EXCERPTED TEXT:
-- begin --

Exposing state crimes and human rights abuses through architecture

A multidisciplinary research team is harnessing modern technology to provide new types of evidence on war crimes and human rights violations.

Civilian casualties of conflict in urban areas are on the rise. This is because the traditional conception of an arena of war no longer applies. Today, most conflicts take place in cities – urban battlefields that are data- and media-rich environments. With partial funding from the EU through the FAMEC project, the independent agency Forensic Architecture (FA) is harnessing the potential of today’s technological advancements to investigate state crimes and human rights abuses committed in cities and buildings.

In the past, evidence on war crimes and human rights violations was based on interviews conducted long after the event. But modern technology has changed this. With the widespread use of digital recording equipment, satellite communication, remote sensing technology and the internet, vast amounts of data are now available to provide novel types of evidence when crimes are perpetrated.

In an interview given to ‘Architectural Record’, FA founder and director Eyal Weizman explains the role that architecture plays in his agency’s work. “[A]rchitecture is a place we depart from; it’s more like an airport than a prison. To provide architectural evidence of, say, a destroyed building in Syria, we are often unable to actually go on-site. We need to locate, verify, analyse, and stitch together user-generated content in order to make a narrative.”

FA uses the images uploaded by people at the site of a conflict to recreate the crimes it’s investigating. To achieve this, it uses models, drawings, maps, web-based interactive cartographies, films and animations that require the wide-ranging expertise of its team. FA has developed a new tool that makes it possible to map complex events such as conflicts, protests, or crises as they unfold, using photography and satellite imaging. Called PATTRN, it’s an open-source platform that allows its users to share and collate first-hand reports of conflicts and to make sense of scattered information.

-- end --

EXTRACTED RECORDS:
-- begin --

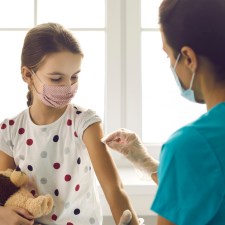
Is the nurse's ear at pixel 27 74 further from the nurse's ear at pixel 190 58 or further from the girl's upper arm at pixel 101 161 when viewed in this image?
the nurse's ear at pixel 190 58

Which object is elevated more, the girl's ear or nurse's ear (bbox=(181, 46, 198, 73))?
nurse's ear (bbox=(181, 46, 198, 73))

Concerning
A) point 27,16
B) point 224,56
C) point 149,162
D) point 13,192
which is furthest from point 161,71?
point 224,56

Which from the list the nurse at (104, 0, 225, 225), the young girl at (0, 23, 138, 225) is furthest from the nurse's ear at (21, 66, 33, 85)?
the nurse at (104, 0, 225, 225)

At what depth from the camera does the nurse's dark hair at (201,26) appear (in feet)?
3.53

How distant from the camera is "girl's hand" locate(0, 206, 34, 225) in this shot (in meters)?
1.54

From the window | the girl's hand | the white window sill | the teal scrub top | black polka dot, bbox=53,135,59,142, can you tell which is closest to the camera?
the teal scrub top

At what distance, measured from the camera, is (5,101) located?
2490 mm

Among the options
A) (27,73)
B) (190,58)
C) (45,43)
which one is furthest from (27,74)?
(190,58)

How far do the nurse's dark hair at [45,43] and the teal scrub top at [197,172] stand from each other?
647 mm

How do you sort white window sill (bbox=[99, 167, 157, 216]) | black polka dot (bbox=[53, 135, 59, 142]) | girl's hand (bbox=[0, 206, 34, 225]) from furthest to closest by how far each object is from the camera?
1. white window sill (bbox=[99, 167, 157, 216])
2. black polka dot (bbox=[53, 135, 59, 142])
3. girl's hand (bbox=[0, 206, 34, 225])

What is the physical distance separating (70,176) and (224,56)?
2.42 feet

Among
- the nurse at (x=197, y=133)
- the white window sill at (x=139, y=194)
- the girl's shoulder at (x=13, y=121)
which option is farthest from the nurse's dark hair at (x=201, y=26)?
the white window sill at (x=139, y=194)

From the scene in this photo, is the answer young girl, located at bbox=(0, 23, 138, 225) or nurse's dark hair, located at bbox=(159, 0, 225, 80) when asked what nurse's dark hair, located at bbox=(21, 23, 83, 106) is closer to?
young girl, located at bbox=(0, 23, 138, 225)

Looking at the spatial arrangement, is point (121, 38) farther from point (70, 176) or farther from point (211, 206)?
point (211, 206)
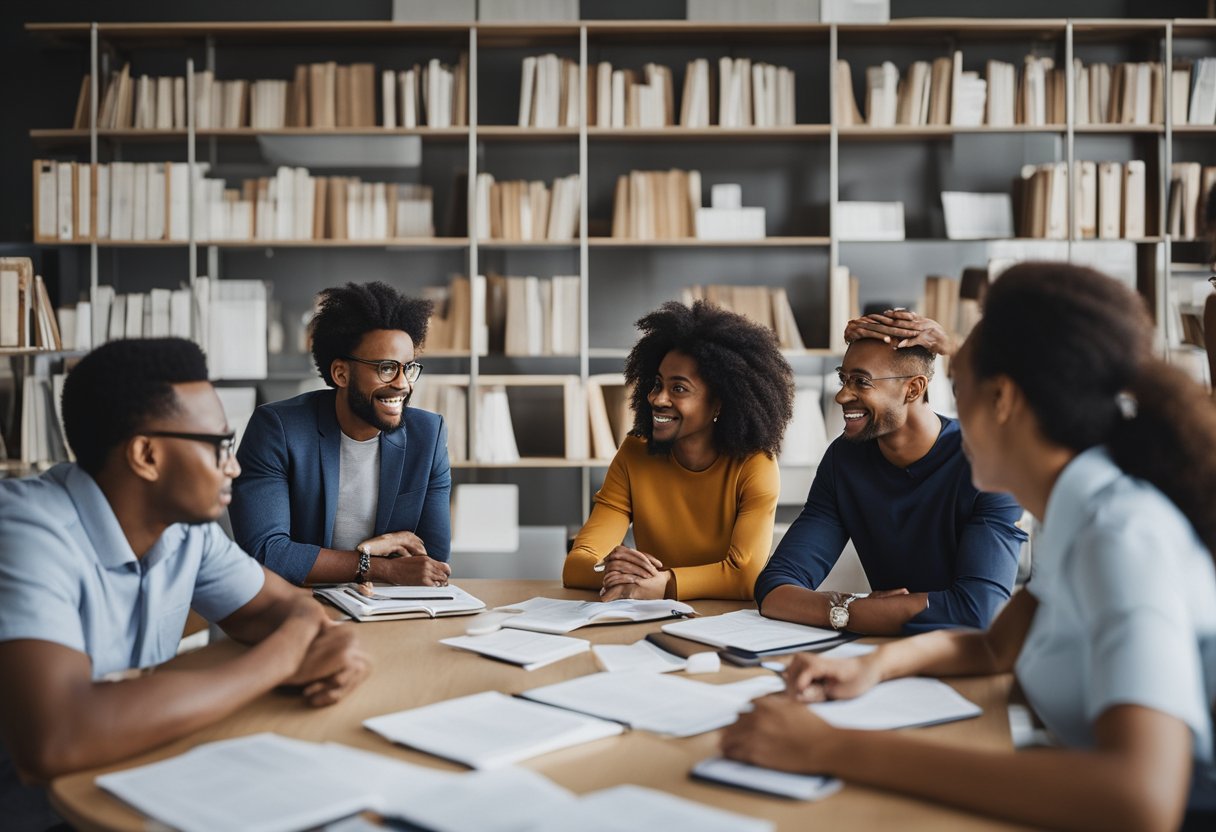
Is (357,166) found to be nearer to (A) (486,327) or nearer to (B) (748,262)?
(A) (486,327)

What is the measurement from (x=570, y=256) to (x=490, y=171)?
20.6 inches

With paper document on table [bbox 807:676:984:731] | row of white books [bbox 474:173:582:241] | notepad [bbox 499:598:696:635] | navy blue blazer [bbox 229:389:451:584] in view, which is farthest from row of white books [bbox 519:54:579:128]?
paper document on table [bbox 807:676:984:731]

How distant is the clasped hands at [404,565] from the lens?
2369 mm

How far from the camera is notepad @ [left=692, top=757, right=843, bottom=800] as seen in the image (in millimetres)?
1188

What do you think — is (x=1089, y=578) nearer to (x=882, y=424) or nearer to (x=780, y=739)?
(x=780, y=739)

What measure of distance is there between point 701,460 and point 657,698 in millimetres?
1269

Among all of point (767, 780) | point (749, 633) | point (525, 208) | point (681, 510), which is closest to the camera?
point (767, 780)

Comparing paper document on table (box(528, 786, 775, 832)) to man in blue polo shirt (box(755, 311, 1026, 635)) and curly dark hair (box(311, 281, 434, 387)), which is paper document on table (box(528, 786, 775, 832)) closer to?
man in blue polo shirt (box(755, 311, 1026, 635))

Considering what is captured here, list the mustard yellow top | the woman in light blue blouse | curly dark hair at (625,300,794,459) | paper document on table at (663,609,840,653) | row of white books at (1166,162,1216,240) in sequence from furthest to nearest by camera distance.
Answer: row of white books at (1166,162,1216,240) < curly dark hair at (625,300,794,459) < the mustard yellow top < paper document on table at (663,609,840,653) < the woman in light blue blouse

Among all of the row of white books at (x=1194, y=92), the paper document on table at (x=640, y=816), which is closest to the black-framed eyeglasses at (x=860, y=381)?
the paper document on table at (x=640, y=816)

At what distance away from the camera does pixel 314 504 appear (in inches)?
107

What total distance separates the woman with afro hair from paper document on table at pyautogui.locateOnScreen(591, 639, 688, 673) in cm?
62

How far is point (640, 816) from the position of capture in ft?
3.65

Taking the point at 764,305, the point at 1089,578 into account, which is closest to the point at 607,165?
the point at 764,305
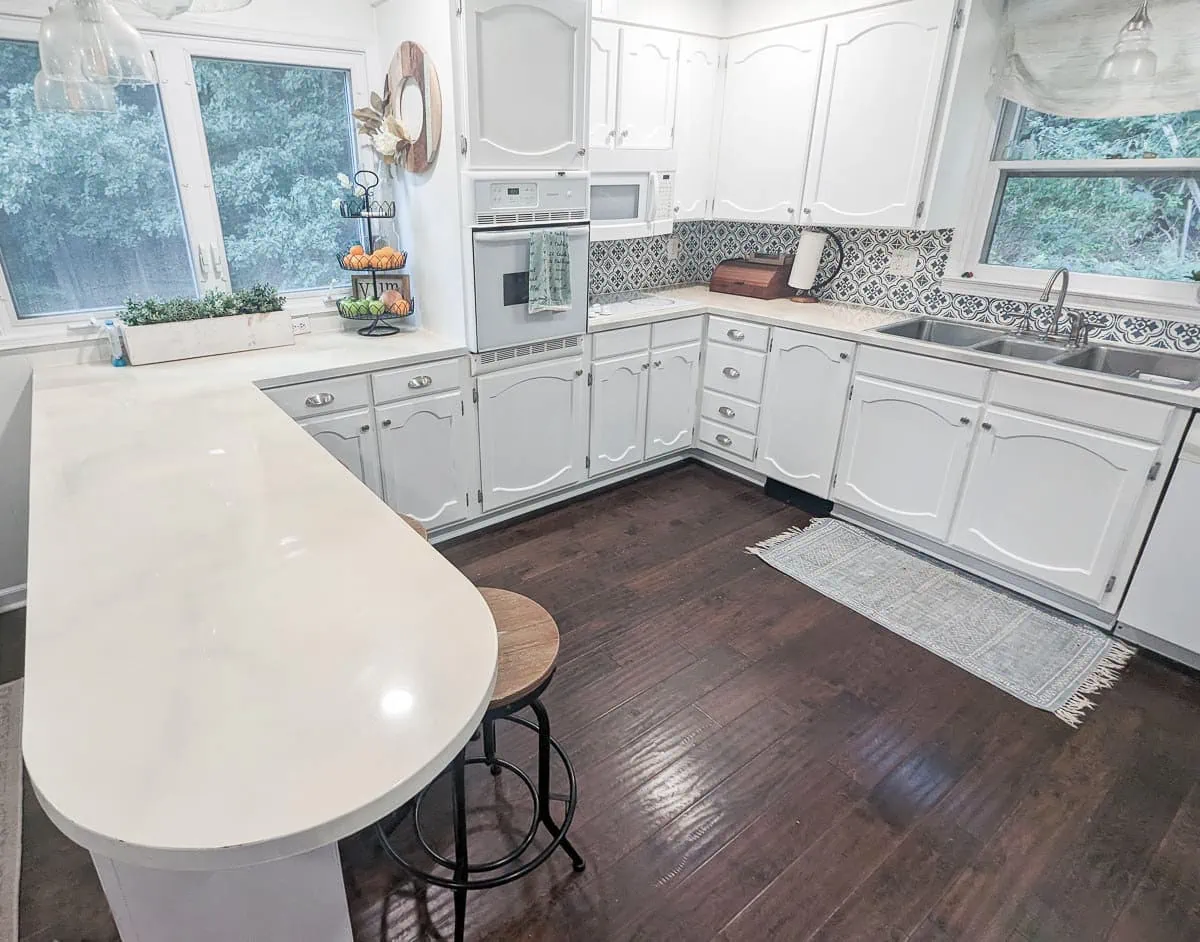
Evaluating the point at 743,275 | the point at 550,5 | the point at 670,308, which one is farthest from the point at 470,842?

-- end --

INSTRUCTION:
For each statement, decide whether it agrees with the text on Forensic Architecture. Answer yes or no and quote the words from the text that decide it.
1. Forensic Architecture receives part of its funding from the EU through the FAMEC project.
2. Evidence on war crimes used to come from interviews held soon after the event.
3. PATTRN is a proprietary platform.

SOLUTION FOR THIS TASK:
1. Yes: "With partial funding from the EU through the FAMEC project"
2. No: "interviews conducted long after the event"
3. No: "it’s an open-source platform"